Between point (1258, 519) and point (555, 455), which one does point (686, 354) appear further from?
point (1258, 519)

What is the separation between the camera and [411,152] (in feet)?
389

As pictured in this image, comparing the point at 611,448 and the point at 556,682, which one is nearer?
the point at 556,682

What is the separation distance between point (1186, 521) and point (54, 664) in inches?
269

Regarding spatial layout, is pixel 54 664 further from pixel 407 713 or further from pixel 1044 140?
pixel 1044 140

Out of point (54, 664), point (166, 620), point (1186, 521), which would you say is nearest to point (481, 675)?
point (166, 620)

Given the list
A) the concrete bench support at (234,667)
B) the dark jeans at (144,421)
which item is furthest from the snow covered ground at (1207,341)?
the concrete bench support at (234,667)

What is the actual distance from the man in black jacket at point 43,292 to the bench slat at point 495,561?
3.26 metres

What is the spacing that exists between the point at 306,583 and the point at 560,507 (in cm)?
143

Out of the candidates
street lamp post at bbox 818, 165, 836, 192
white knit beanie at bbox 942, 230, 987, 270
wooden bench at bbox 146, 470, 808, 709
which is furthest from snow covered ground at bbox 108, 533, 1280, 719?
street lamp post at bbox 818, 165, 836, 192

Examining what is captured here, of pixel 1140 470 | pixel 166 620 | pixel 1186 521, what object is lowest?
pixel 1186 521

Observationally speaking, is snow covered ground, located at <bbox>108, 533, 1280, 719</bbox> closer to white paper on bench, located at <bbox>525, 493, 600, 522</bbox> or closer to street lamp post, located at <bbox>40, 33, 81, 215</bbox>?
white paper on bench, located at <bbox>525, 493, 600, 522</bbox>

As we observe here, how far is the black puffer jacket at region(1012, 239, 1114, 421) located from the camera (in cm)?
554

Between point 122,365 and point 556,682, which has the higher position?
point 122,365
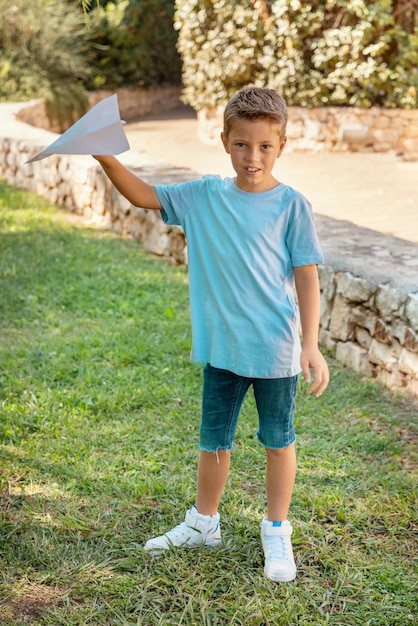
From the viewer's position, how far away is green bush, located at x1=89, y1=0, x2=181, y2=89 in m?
14.3

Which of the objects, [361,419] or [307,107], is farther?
[307,107]

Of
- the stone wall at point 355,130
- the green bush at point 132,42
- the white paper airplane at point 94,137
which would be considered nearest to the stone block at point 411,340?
the white paper airplane at point 94,137

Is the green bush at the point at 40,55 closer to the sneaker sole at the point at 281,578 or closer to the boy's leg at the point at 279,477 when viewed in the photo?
the boy's leg at the point at 279,477

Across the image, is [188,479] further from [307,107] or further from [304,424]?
[307,107]

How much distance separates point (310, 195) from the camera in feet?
25.3

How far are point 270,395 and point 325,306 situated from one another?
2.14m

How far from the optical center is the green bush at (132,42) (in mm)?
14328

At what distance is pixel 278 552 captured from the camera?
2461mm

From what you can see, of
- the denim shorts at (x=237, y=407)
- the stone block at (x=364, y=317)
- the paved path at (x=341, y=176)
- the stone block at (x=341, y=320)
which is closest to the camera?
the denim shorts at (x=237, y=407)

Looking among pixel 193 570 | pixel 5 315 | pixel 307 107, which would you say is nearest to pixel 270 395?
pixel 193 570

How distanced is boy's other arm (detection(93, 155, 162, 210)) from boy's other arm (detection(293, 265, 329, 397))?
48 centimetres

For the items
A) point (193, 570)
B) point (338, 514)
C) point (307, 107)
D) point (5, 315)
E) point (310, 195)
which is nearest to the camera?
point (193, 570)

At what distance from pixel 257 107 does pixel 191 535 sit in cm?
140

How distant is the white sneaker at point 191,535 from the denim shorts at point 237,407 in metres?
0.27
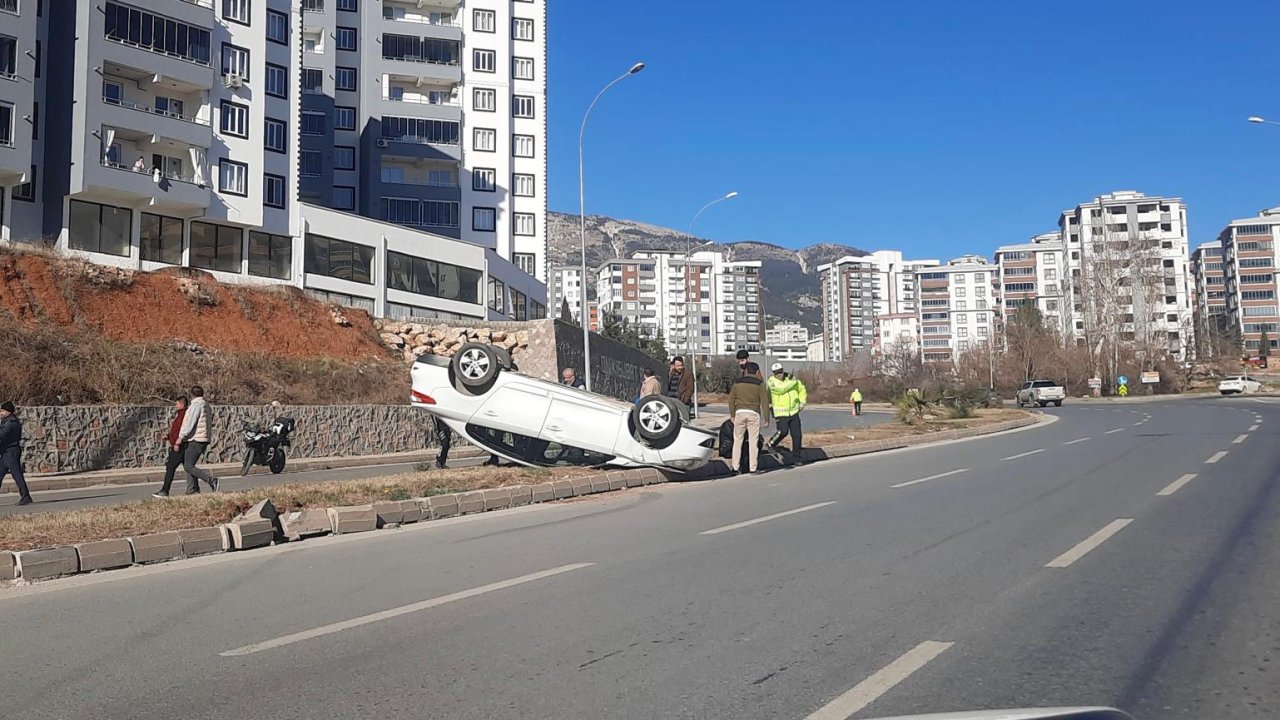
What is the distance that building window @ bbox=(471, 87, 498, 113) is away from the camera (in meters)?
66.9

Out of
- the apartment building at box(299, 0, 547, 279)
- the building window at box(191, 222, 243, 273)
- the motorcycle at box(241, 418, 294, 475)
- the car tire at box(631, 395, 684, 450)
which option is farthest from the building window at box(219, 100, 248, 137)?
the car tire at box(631, 395, 684, 450)

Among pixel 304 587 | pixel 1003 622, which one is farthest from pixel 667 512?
pixel 1003 622

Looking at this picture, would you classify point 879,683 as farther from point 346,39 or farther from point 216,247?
point 346,39

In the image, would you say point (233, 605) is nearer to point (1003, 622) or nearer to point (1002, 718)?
point (1003, 622)

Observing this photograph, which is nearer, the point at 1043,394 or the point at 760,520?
the point at 760,520

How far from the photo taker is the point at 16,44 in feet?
126

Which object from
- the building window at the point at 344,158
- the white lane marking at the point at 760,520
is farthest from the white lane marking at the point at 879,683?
the building window at the point at 344,158

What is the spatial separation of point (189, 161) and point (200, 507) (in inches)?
1557

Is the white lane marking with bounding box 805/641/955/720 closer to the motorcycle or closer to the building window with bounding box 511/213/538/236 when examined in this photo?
the motorcycle

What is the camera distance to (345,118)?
6569 centimetres

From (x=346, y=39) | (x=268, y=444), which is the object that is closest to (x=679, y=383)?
(x=268, y=444)

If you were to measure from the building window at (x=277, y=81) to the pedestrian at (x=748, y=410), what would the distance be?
41.3m

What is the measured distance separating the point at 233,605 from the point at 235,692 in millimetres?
2370

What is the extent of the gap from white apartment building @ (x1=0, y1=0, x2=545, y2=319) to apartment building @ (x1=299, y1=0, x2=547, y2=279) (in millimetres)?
8532
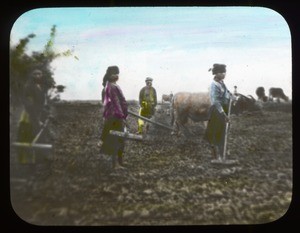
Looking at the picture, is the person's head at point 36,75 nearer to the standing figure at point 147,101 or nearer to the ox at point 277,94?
the standing figure at point 147,101

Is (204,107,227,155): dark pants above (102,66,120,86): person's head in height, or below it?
below

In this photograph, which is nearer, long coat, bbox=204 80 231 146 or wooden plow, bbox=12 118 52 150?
wooden plow, bbox=12 118 52 150

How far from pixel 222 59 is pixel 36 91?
1257 millimetres

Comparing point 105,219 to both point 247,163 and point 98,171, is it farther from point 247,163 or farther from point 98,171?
point 247,163

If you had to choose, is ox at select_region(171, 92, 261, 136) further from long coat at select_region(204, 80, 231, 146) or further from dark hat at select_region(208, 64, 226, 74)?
dark hat at select_region(208, 64, 226, 74)

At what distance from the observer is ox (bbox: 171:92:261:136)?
3203 millimetres

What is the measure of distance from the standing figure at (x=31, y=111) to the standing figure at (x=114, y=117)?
1.40ft

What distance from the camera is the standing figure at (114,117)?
317 centimetres

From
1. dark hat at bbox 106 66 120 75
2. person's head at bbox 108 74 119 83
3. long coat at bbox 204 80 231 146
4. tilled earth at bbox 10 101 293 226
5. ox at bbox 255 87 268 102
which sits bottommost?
tilled earth at bbox 10 101 293 226

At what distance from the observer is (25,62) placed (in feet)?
10.2

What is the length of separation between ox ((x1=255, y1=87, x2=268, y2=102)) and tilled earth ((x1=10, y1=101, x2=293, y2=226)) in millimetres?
78

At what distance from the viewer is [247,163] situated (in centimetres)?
319

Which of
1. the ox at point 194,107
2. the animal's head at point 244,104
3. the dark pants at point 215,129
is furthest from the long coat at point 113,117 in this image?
the animal's head at point 244,104

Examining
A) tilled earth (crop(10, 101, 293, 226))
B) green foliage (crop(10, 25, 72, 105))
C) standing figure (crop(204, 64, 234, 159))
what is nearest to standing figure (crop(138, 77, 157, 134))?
tilled earth (crop(10, 101, 293, 226))
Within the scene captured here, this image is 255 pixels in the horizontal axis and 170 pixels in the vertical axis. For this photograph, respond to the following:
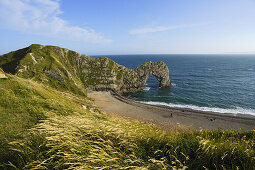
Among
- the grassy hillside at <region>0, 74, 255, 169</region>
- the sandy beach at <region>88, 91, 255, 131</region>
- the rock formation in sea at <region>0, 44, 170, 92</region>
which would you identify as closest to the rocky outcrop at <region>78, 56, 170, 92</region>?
the rock formation in sea at <region>0, 44, 170, 92</region>

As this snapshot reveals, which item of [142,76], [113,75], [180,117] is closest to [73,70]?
[113,75]

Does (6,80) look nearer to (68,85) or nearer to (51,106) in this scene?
(51,106)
-------
■ **Given request**
Print every item above word for word, and leave the pictures out.

■ **Problem solution**
Between point (1258, 519) and point (555, 455), which one does point (686, 354) appear further from?
point (1258, 519)

What is the separation between the camera and [411,152] (in feet)?
389

As pictured in this image, comparing the point at 611,448 and the point at 556,682, which one is nearer?
the point at 556,682

What is the separation distance between point (1186, 521) and point (54, 664) in inches?
269

Regarding spatial layout, is pixel 54 664 further from pixel 407 713 or further from pixel 1044 140?
pixel 1044 140

Out of point (54, 664), point (166, 620), point (1186, 521), which would you say is nearest to point (481, 675)?
point (166, 620)

Given the list
A) the concrete bench support at (234,667)
B) the dark jeans at (144,421)
which item is furthest from the snow covered ground at (1207,341)?
the concrete bench support at (234,667)

What is the actual distance from the man in black jacket at point 43,292 to the bench slat at point 495,561?
3.26 metres

What is the spacing that exists between the point at 306,583 and the point at 560,507 (in cm)?
143

Out of the candidates
street lamp post at bbox 818, 165, 836, 192
white knit beanie at bbox 942, 230, 987, 270
wooden bench at bbox 146, 470, 808, 709
which is furthest from snow covered ground at bbox 108, 533, 1280, 719?
street lamp post at bbox 818, 165, 836, 192

Examining what is captured here, of pixel 1140 470 | pixel 166 620 | pixel 1186 521, what object is lowest?
pixel 1186 521

Observationally speaking, is snow covered ground, located at <bbox>108, 533, 1280, 719</bbox> closer to white paper on bench, located at <bbox>525, 493, 600, 522</bbox> or closer to street lamp post, located at <bbox>40, 33, 81, 215</bbox>?
white paper on bench, located at <bbox>525, 493, 600, 522</bbox>

As we observe here, how far is the black puffer jacket at region(1012, 239, 1114, 421) located from the camera (in cm)?
554

Between point 122,365 and point 556,682, which has the higher position?
point 122,365
From the viewer's position, how far away is green bush, located at x1=89, y1=0, x2=181, y2=89 in m?
14.3

Which of the objects, [361,419] or [307,107], is farther?
[307,107]

Of
- the stone wall at point 355,130
- the green bush at point 132,42
- the white paper airplane at point 94,137
which would be considered nearest to the stone block at point 411,340?
the white paper airplane at point 94,137

Is the green bush at the point at 40,55 closer to the sneaker sole at the point at 281,578 or closer to the boy's leg at the point at 279,477 when viewed in the photo?
the boy's leg at the point at 279,477

Across the image, is [188,479] further from [307,107] or further from [304,424]?
[307,107]

How much distance separates point (310, 195) from the camera in feet?
25.3

How far are point 270,395 and point 325,306 situated from one another?
2.14m

How far from the optical center is the green bush at (132,42) (in mm)?
14328

At what distance is pixel 278 552 captured from the camera?
2461mm

From what you can see, of
- the denim shorts at (x=237, y=407)
- the stone block at (x=364, y=317)
- the paved path at (x=341, y=176)
- the stone block at (x=341, y=320)
which is closest to the camera?
the denim shorts at (x=237, y=407)

Looking among pixel 193 570 | pixel 5 315 | pixel 307 107, which would you say is nearest to pixel 270 395?
pixel 193 570

How distanced is boy's other arm (detection(93, 155, 162, 210)) from boy's other arm (detection(293, 265, 329, 397))?
48 centimetres

For the items
A) point (193, 570)
B) point (338, 514)
C) point (307, 107)
D) point (5, 315)
E) point (310, 195)
which is nearest to the camera?
point (193, 570)

At what distance from pixel 257 107 does pixel 191 535 sit in cm?
140

How distant is the white sneaker at point 191,535 from the denim shorts at point 237,407 in metres?
0.27
What is the distance that building window @ bbox=(471, 87, 498, 113) is away from the camera (in meters)?
66.9

Out of
- the apartment building at box(299, 0, 547, 279)
- the building window at box(191, 222, 243, 273)
- the motorcycle at box(241, 418, 294, 475)
- the car tire at box(631, 395, 684, 450)
which option is farthest from the building window at box(219, 100, 248, 137)?
the car tire at box(631, 395, 684, 450)

Among pixel 304 587 | pixel 1003 622, which one is farthest from pixel 667 512?
pixel 1003 622

Looking at this picture, would you classify point 879,683 as farther from point 346,39 or farther from point 216,247?
point 346,39

In the image, would you say point (233, 605) is nearer to point (1003, 622) or nearer to point (1002, 718)?
point (1003, 622)

Observing this photograph, which is nearer, the point at 1043,394 or the point at 760,520?
the point at 760,520

How far from the photo taker is the point at 16,44 in feet?
126

Which object from
- the building window at the point at 344,158
- the white lane marking at the point at 760,520
is farthest from the white lane marking at the point at 879,683?
the building window at the point at 344,158

What is the spatial separation of point (189, 161) and point (200, 507) (in inches)?
1557

Is the white lane marking with bounding box 805/641/955/720 closer to the motorcycle or closer to the building window with bounding box 511/213/538/236 when examined in this photo?
the motorcycle

What is the camera distance to (345,118)?
6569 centimetres

From (x=346, y=39) | (x=268, y=444), which is the object that is closest to (x=679, y=383)?
(x=268, y=444)

If you were to measure from the building window at (x=277, y=81) to the pedestrian at (x=748, y=410), what would the distance be?
41.3m

What is the measured distance separating the point at 233,605 from the point at 235,692 in millimetres?
2370

What is the extent of the gap from white apartment building @ (x1=0, y1=0, x2=545, y2=319) to apartment building @ (x1=299, y1=0, x2=547, y2=279) (in millimetres)?
8532
Looking at the picture, is the person's head at point 36,75 nearer to the standing figure at point 147,101 or nearer to the ox at point 277,94?
the standing figure at point 147,101

Is (204,107,227,155): dark pants above (102,66,120,86): person's head in height, or below it?
below

In this photograph, which is nearer, long coat, bbox=204 80 231 146 or wooden plow, bbox=12 118 52 150?
wooden plow, bbox=12 118 52 150

How far from pixel 222 59 is pixel 36 91?
1257 millimetres

Comparing point 105,219 to both point 247,163 and point 98,171, is it farther from point 247,163 or farther from point 98,171?
point 247,163

If you had to choose, is ox at select_region(171, 92, 261, 136) further from long coat at select_region(204, 80, 231, 146) or further from dark hat at select_region(208, 64, 226, 74)?
dark hat at select_region(208, 64, 226, 74)

At what distance from the observer is ox (bbox: 171:92:261:136)?
3203 millimetres

What is the measure of distance from the standing figure at (x=31, y=111) to the standing figure at (x=114, y=117)?
1.40ft

What distance from the camera is the standing figure at (114,117)?
317 centimetres

From
1. dark hat at bbox 106 66 120 75
2. person's head at bbox 108 74 119 83
3. long coat at bbox 204 80 231 146
4. tilled earth at bbox 10 101 293 226
5. ox at bbox 255 87 268 102
which sits bottommost?
tilled earth at bbox 10 101 293 226

At what distance from the observer is (25,62) placed (in feet)?
10.2

What is the length of separation between ox ((x1=255, y1=87, x2=268, y2=102)) and tilled earth ((x1=10, y1=101, x2=293, y2=226)) in millimetres?
78

At what distance from the viewer is [247,163] situated (in centimetres)?
319

Which of
1. the ox at point 194,107
2. the animal's head at point 244,104
3. the dark pants at point 215,129
is furthest from the long coat at point 113,117 in this image?
the animal's head at point 244,104

Examining
A) tilled earth (crop(10, 101, 293, 226))
B) green foliage (crop(10, 25, 72, 105))
C) standing figure (crop(204, 64, 234, 159))
what is nearest to standing figure (crop(138, 77, 157, 134))?
tilled earth (crop(10, 101, 293, 226))
Within the scene captured here, this image is 255 pixels in the horizontal axis and 170 pixels in the vertical axis. For this photograph, respond to the following:
Among
- the grassy hillside at <region>0, 74, 255, 169</region>
- the sandy beach at <region>88, 91, 255, 131</region>
- the rock formation in sea at <region>0, 44, 170, 92</region>
which would you identify as closest to the rocky outcrop at <region>78, 56, 170, 92</region>?
the rock formation in sea at <region>0, 44, 170, 92</region>

As this snapshot reveals, which item of [142,76], [113,75], [180,117] is closest to [73,70]?
[113,75]

Does (6,80) look nearer to (68,85) or nearer to (51,106) in this scene?
(51,106)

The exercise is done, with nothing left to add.